** TASK DIRECTIONS **
Retype the items below without any changes, from the line containing "How large a" through the end of the items.

** RECORD SET **
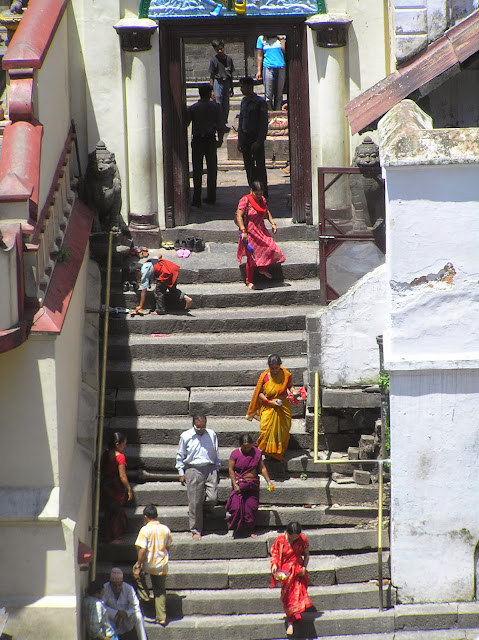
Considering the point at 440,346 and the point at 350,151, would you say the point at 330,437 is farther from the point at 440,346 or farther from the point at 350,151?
the point at 350,151

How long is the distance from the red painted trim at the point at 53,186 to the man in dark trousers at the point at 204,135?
264 cm

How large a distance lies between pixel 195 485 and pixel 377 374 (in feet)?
7.53

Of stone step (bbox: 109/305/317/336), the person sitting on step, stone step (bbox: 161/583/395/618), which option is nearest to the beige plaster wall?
the person sitting on step

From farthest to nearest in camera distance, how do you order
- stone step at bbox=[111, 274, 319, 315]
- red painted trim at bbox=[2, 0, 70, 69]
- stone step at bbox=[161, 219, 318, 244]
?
stone step at bbox=[161, 219, 318, 244] < stone step at bbox=[111, 274, 319, 315] < red painted trim at bbox=[2, 0, 70, 69]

** RESULT OF THE EXERCISE **
How large a distance lies between pixel 195 485 and pixel 377 374 (in feet)?
7.53

Of stone step (bbox: 109/305/317/336), the person sitting on step, stone step (bbox: 161/583/395/618), which option is nearest to the beige plaster wall?
the person sitting on step

From farthest to nearest in camera distance, how do you order
- stone step at bbox=[111, 274, 319, 315]
- red painted trim at bbox=[2, 0, 70, 69]
- stone step at bbox=[161, 219, 318, 244]
?
stone step at bbox=[161, 219, 318, 244] < stone step at bbox=[111, 274, 319, 315] < red painted trim at bbox=[2, 0, 70, 69]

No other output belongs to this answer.